Sarchí, Alajuela. El Instituto Clodomiro Picado de Turrialba ganó la medalla de oro del voleibol en la categoría A masculina por segundo año consecutivo, al derrotar anteayer al Liceo de Miramar.
Para alcanzar el máximo galardón de la final, que este año se protagonizó a gimnasio lleno en el Colegio Técnico Profesional Francisco J. Orlich de Sarchí, los turrialbeños clasificaron de primeros en su grupo imponiéndose al Liceo de Atenas, al Colegio Técnico Profesional de Abangares y al Liceo Experimental Bilingüe de Pococí.
En las semifinales los actuales campeones derrotaron a los anfitriones.
En el juego decisivo, los turrialbeños impusieron su dominio desde los primeros minutos valiéndose de una buena ubicación, remates contundentes y una sólida defensa que logró controlar a Miramar con marcadores parciales de 25 a 17, 26 a 24 y 25 a 23.

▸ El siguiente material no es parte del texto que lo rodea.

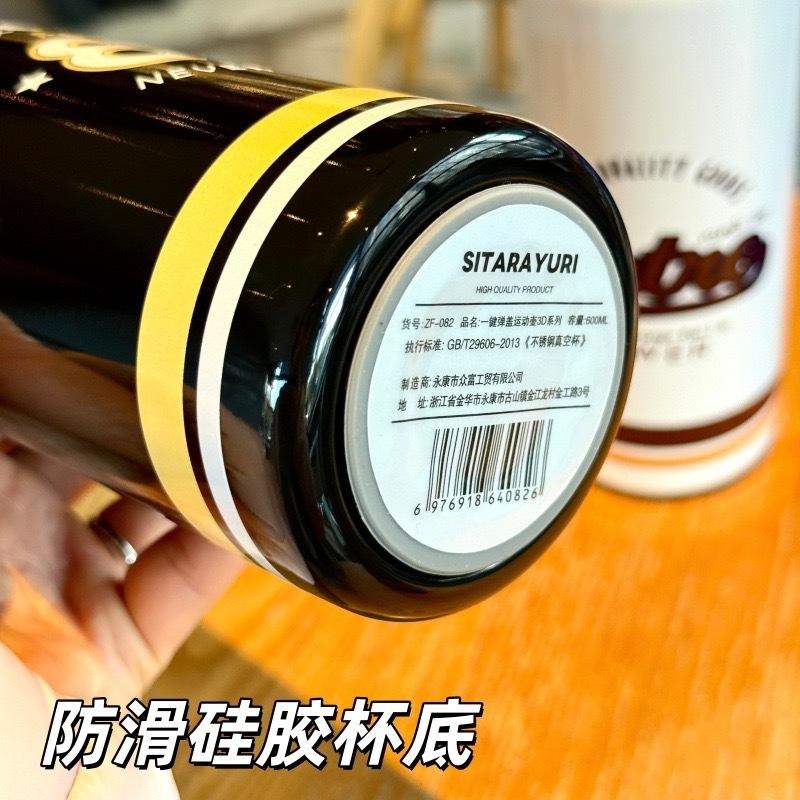 SITARAYURI一鍵彈蓋印花運動水壺 304不鏽鋼600ml手提保溫杯 按壓彈蓋隨行咖啡杯 單手按鍵彈蓋車載保溫杯-細節圖9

"Fue mucho esfuerzo y sacrificio lo que nos dio nuevamente el campeonato. Usamos un juego ofensivo y combinaciones muy rápidas para aprovechar la estatura de nuestros muchachos. Con eso le quitamos la iniciativa a Miramar", manifestó Alberto Travieso, técnico de los muchachos del Clodomiro Picado.

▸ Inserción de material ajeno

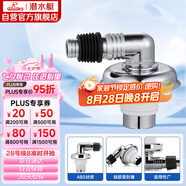 潛水艇（Submarine）xsw-6工程塑料鍍鉻洗衣機(jī)排水管專用接頭 滾筒渦輪洗衣機(jī)萬能接頭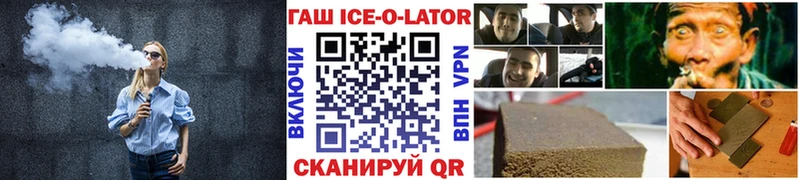 ГАШИШ Ice-O-Lator  Бузулук 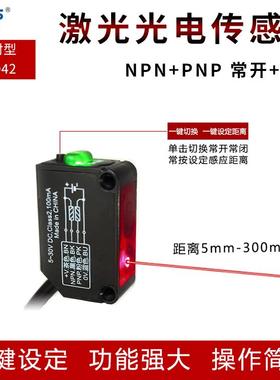 方形激光漫反射对射镜面反射电眼光电开关传感器LNES-D42/T42/R42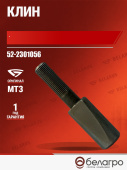52-2301056 Клин МТЗ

En el triunfo de Turrialba sobresalieron Dornley Edwards y Gabriel Loaiza; especialmente, este último que con poderoso remate aportó una importante dosis de peligro que a la postre se convirtió en una buena cantidad de puntos para su equipo.
"Si no atacamos no somos nada, esa es nuestra principal virtud porque tenemos una buena proyección hacia la red", explicó Loaiza.

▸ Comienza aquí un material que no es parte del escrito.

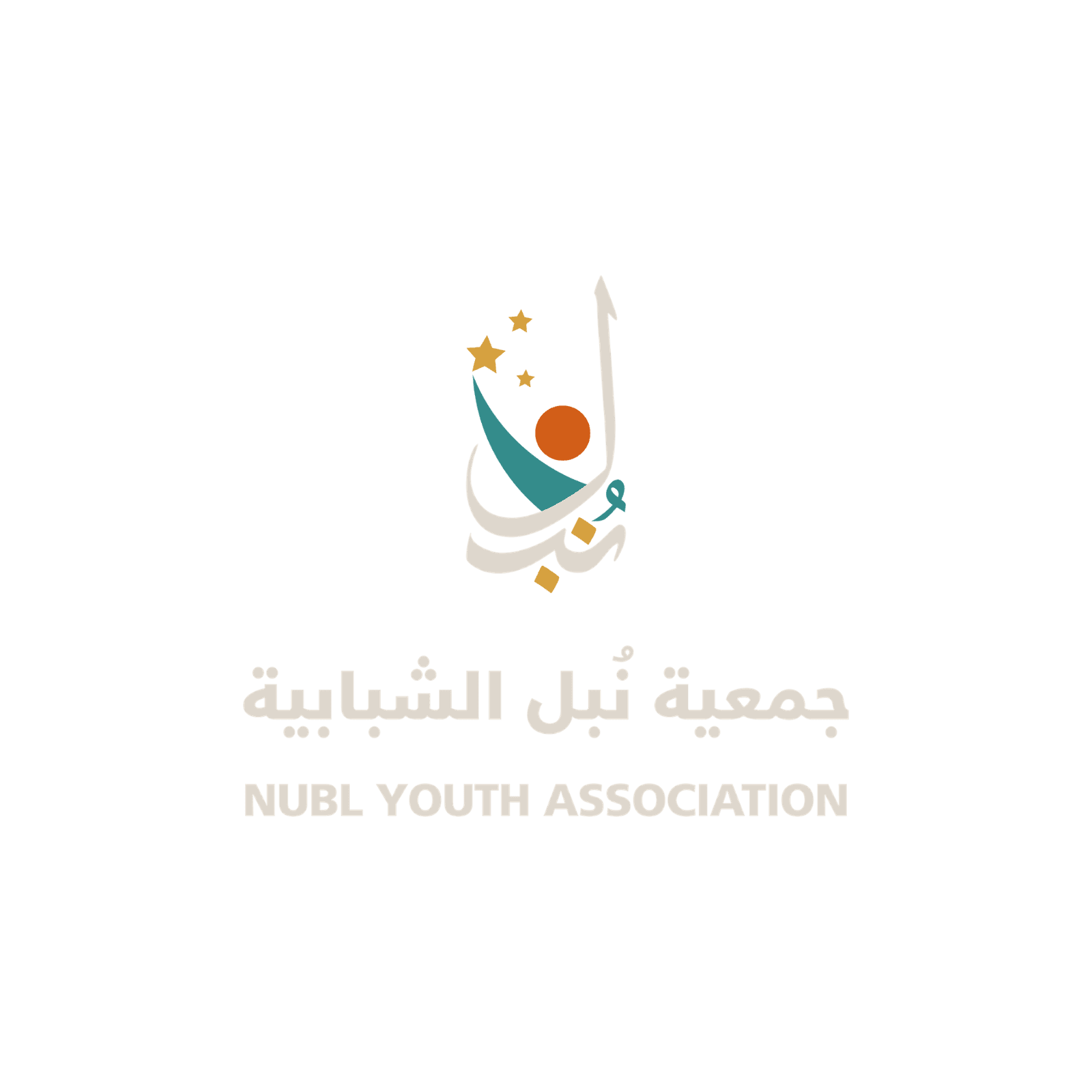 جمعية نُبل الشبابية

El comité técnico de la final declaró a Allan Montero, del Instituto Clodomiro Picado, y a Onickha Pinnock, del Colegio Deportivo de Limón, como las figuras más destacadas del torneo.
Poder caribeño
En la rama femenina las muchachas del Colegio Deportivo de Limón vencieron a las del Colegio Samuel Sáenz Flores de Heredia, con marcadores parciales de 25 a 19, 25 a 17 y 25 a 23, con lo cual se coronaron como las nuevas monarcas del voleibol de la categoría A.
El tercer lugar lo ocupó el Colegio Técnico Profesional de Abangares.
"Logramos ejercer buena presión y aplicarnos a fondo en la defensa para imponernos en la red. Basándonos en saques contundentes y valiéndonos de la estatura de nuestras muchachas pudimos sacar la victoria", indicó Eladio Vargas, técnico de las limonenses.
El sexteto de las muchachas del Caribe hizo gala de su poderío desde las primeras acciones y no tuvo mayores problemas -salvo en el último set- para asegurar su marcha hacia la presea de dorada.
"Siempre nos gusta jugar de manera ofensiva, porque ese es un aspecto que desarrollamos mucho en los entrenamientos. El premio a la mejor jugadora lo recibo con mucha humildad. Esa distinción se la debo a los consejos de mi entrenador, a mi madre Etta Gibbons y a Dios", señaló Pinnock, de 15 años, vecina del barrio Bella Vista de Limón y estudiante de noveno año en el Colegio Deportivo de Limón.
En los Juegos Deportivos Estudiantiles del año pasado y en los Juegos Nacionales de Turrialba 96 la joven Pinnock recibió una distinción igual a la que se le dio en la final del voleibol el sábado pasado.